2 一人一人の「ものの見方や考え方」を大切にする指導の重要性
 指導の在り方については,知識面に重きがおかれ,「ものの見方や考え方」等の面に対する意識が低い傾向がうかがわれる。これは一人一人の適性にまで目が向けられていない指導の現状を示しているものと思われる。
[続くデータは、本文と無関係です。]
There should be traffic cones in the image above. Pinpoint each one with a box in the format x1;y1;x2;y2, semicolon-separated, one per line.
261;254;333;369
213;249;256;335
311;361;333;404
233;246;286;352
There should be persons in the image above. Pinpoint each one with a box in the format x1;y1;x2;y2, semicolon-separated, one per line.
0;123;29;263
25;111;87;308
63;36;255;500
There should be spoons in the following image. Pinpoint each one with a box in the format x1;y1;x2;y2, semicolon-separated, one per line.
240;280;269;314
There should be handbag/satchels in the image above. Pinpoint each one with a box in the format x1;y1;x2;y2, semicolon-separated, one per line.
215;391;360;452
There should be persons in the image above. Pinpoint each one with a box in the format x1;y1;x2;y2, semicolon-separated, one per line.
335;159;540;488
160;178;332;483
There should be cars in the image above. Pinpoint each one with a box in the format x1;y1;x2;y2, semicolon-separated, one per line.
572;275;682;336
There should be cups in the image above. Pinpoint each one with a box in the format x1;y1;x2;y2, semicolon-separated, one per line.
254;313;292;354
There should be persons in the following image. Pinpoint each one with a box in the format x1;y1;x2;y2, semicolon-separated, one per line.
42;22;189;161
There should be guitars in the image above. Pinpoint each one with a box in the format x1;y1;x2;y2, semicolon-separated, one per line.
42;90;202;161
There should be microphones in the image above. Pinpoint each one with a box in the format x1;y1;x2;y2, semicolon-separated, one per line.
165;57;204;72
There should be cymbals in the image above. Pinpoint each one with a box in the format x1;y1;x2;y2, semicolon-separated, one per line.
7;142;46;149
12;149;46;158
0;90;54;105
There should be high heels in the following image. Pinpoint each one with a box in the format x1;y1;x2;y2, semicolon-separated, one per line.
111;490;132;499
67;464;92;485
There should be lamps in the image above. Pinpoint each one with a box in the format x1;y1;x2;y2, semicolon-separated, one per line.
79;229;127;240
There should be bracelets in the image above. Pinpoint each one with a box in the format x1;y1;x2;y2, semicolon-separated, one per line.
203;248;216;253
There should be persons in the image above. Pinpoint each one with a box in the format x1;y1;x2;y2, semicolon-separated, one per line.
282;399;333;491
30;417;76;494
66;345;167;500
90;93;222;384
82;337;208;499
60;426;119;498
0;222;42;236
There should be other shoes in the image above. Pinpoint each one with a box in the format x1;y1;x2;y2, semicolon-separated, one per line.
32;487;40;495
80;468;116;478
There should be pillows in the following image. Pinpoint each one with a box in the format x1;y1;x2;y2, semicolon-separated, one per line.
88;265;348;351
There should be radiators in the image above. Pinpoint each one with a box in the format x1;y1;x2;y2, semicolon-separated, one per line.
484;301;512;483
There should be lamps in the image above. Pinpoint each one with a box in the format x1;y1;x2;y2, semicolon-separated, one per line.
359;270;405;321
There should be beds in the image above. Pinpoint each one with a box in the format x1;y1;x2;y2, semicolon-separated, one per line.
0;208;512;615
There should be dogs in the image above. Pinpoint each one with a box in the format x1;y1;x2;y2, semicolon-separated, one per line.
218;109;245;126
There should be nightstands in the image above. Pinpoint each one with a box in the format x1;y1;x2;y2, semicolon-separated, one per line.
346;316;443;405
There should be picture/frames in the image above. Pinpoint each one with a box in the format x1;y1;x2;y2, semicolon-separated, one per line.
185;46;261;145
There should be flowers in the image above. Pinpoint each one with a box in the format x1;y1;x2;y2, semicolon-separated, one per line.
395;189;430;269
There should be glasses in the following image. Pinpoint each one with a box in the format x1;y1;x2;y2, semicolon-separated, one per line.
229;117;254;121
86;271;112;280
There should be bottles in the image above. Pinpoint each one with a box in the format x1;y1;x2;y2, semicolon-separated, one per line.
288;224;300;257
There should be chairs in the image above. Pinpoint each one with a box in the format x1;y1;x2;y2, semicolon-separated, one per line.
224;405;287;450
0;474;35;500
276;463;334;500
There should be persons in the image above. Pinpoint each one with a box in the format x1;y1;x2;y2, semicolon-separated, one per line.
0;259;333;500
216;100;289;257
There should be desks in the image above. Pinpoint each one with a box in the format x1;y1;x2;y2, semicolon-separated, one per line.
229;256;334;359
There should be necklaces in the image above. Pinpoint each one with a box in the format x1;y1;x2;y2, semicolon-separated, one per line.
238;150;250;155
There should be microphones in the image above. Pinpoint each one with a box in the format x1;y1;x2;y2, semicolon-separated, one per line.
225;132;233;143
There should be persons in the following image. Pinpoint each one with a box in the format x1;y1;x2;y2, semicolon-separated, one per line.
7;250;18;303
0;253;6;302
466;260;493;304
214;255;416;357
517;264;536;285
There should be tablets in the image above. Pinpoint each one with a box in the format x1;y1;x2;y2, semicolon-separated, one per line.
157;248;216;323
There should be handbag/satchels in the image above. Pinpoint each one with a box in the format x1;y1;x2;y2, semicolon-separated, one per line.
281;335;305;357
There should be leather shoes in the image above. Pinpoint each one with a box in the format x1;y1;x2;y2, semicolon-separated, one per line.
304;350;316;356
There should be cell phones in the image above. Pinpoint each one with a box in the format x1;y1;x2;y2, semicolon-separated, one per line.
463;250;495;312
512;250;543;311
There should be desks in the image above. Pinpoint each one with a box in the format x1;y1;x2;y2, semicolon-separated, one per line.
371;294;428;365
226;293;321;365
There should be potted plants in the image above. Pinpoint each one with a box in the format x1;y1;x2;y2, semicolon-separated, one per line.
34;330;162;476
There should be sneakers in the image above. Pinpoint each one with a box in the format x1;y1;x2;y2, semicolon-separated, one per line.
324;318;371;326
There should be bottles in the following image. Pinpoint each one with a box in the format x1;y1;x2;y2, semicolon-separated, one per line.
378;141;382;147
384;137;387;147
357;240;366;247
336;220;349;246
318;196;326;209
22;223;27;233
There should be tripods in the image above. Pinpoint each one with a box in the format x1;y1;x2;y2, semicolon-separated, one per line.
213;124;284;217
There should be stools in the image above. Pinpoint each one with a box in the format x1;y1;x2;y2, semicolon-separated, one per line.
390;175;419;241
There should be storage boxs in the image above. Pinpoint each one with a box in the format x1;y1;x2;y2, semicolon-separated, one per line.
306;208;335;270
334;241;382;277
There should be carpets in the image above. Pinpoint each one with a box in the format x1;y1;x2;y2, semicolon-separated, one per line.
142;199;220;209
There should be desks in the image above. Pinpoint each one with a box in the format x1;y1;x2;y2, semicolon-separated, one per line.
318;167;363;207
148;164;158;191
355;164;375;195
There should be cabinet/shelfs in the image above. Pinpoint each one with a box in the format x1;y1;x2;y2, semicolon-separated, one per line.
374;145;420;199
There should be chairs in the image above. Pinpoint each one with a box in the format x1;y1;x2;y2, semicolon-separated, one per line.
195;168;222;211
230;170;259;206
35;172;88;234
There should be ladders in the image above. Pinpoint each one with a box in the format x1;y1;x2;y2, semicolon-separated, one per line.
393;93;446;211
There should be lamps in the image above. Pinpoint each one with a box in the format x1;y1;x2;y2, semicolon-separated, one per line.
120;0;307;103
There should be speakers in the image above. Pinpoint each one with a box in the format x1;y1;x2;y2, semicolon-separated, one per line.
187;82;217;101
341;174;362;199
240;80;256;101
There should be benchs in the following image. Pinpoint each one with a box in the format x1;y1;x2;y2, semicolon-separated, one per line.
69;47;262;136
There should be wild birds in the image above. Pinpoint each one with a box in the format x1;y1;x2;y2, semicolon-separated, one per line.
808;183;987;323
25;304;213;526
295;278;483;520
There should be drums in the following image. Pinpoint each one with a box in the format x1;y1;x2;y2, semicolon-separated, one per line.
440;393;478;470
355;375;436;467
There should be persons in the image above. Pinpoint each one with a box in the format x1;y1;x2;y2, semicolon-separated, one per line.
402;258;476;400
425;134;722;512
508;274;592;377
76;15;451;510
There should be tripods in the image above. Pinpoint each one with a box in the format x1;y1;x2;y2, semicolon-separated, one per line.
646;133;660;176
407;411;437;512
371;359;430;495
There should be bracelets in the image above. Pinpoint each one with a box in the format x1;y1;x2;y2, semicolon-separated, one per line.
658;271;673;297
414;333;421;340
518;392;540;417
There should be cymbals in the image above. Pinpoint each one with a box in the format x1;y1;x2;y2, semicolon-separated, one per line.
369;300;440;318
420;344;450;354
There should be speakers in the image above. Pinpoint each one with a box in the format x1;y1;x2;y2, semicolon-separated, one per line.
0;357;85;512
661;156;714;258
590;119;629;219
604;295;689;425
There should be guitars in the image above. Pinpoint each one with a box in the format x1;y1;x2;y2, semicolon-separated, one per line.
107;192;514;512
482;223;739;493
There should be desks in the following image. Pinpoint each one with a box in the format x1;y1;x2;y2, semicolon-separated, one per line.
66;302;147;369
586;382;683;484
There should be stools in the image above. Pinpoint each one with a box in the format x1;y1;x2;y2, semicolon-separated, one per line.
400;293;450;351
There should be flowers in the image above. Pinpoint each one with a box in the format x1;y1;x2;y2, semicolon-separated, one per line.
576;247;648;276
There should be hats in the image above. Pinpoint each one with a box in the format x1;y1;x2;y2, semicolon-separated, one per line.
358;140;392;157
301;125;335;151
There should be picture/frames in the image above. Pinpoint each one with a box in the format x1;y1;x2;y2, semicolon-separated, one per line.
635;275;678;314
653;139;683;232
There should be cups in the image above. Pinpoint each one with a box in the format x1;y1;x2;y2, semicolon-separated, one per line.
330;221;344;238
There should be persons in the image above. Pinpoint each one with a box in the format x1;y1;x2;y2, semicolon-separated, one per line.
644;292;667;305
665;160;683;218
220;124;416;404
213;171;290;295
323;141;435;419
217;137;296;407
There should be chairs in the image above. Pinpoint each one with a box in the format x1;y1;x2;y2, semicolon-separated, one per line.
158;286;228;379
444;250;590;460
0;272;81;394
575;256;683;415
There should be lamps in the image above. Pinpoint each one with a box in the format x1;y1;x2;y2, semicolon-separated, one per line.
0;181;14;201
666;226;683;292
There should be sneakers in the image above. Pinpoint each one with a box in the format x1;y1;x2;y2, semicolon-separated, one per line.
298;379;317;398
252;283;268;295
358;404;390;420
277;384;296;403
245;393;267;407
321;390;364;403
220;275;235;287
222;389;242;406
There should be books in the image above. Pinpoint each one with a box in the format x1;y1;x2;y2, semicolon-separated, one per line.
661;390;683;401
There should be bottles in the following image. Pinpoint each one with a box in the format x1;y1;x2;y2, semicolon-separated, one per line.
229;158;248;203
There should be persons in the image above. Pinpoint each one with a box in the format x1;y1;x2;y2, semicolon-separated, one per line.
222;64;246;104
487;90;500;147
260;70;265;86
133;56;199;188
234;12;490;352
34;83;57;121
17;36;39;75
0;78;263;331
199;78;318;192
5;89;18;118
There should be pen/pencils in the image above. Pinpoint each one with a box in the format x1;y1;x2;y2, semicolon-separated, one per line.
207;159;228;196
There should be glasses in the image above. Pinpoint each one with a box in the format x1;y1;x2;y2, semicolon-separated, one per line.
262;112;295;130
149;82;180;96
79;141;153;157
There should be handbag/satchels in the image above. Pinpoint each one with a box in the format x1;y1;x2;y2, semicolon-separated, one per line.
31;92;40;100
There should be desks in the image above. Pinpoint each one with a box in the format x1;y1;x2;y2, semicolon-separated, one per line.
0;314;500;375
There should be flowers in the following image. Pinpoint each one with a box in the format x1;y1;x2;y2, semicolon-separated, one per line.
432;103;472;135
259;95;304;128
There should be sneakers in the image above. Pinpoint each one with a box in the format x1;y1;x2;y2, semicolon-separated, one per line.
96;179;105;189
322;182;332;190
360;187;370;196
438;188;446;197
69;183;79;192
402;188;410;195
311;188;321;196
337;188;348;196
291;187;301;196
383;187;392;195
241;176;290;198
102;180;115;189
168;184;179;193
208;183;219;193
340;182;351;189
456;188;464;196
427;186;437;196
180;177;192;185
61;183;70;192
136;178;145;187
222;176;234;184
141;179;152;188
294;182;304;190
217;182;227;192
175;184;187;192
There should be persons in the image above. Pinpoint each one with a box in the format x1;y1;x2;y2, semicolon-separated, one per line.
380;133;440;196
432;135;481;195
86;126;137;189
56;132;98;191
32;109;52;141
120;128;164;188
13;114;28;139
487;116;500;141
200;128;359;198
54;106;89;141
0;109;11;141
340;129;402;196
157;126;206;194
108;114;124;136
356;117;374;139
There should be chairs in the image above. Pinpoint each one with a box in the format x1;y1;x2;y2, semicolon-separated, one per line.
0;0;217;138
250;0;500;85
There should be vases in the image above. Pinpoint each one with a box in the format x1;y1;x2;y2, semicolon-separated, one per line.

 今後は,興味・関心や適性を生かしながら,個性にかかわる「ものの見方や考え方」等に注目して指導を展開していくことが,児童生徒一人一人の個性を生かし,伸ばすために極めて重要であると考えられる。

(2)研究のための理論
 文献による理論研究及びそれに基づく実態調査を踏まえて,「基礎・基本」と「個性」について次のようにとらえた。
1.「基礎・基本」について
 本研究では,基礎・基本を学習指導においては基礎的・基本的な内容としてとらえた。基礎的・基本的な内容は,「学習指導要領における教科の目標・内容」ととらえ,更に,児童生徒の実態に即して取り扱われる「教材の持つ価値」までも含めるものとした。この基礎的・基本的な内容は,すべての児童生徒に共通に身につけさせるべきものであり,それは主休的に生涯学び続ける力となるように定着させなければならないものである。
 そのためには,これを身につけさせる過程において,児童生徒一人一人の見方や考え方,感じ方などの個人差に深くかかわる,思考力,判断力,表現力,創造力等の能力を重視することが必要になるものと考えた。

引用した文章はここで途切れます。